_RECORDS FOR PROCESSING_.
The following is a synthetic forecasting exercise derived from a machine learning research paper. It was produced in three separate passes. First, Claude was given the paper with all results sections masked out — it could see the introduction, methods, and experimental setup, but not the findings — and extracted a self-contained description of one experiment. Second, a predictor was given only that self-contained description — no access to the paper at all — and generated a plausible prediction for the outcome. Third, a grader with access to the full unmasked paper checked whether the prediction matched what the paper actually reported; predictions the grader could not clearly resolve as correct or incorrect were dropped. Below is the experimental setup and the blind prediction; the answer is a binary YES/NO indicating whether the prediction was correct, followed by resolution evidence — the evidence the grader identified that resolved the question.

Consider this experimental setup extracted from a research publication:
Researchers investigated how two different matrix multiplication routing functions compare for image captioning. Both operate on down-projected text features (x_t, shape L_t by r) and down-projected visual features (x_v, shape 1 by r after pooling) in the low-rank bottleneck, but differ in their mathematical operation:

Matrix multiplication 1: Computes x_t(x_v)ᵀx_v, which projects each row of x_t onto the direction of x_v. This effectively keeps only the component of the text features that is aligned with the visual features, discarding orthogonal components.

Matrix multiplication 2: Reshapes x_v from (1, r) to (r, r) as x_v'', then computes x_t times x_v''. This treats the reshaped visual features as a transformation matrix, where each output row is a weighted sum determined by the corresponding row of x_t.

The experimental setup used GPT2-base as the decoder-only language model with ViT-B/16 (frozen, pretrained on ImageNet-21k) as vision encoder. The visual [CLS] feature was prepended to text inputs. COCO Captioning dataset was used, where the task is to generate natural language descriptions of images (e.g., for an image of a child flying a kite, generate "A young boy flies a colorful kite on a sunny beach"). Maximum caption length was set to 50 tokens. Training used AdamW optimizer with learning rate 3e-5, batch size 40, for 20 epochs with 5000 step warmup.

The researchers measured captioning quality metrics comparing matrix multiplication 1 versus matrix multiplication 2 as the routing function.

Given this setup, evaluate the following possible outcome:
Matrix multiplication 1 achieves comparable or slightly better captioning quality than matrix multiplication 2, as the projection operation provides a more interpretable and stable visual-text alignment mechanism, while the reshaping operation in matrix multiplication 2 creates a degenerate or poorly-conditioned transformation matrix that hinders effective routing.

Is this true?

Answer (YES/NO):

_TASK TO COMPLETE_.
Whenever the word "routing" shows up in a line of the entries, list that line.

_TASK OUTPUT_.
Researchers investigated how two different matrix multiplication routing functions compare for image captioning. Both operate on down-projected text features (x_t, shape L_t by r) and down-projected visual features (x_v, shape 1 by r after pooling) in the low-rank bottleneck, but differ in their mathematical operation:
The researchers measured captioning quality metrics comparing matrix multiplication 1 versus matrix multiplication 2 as the routing function.
Matrix multiplication 1 achieves comparable or slightly better captioning quality than matrix multiplication 2, as the projection operation provides a more interpretable and stable visual-text alignment mechanism, while the reshaping operation in matrix multiplication 2 creates a degenerate or poorly-conditioned transformation matrix that hinders effective routing.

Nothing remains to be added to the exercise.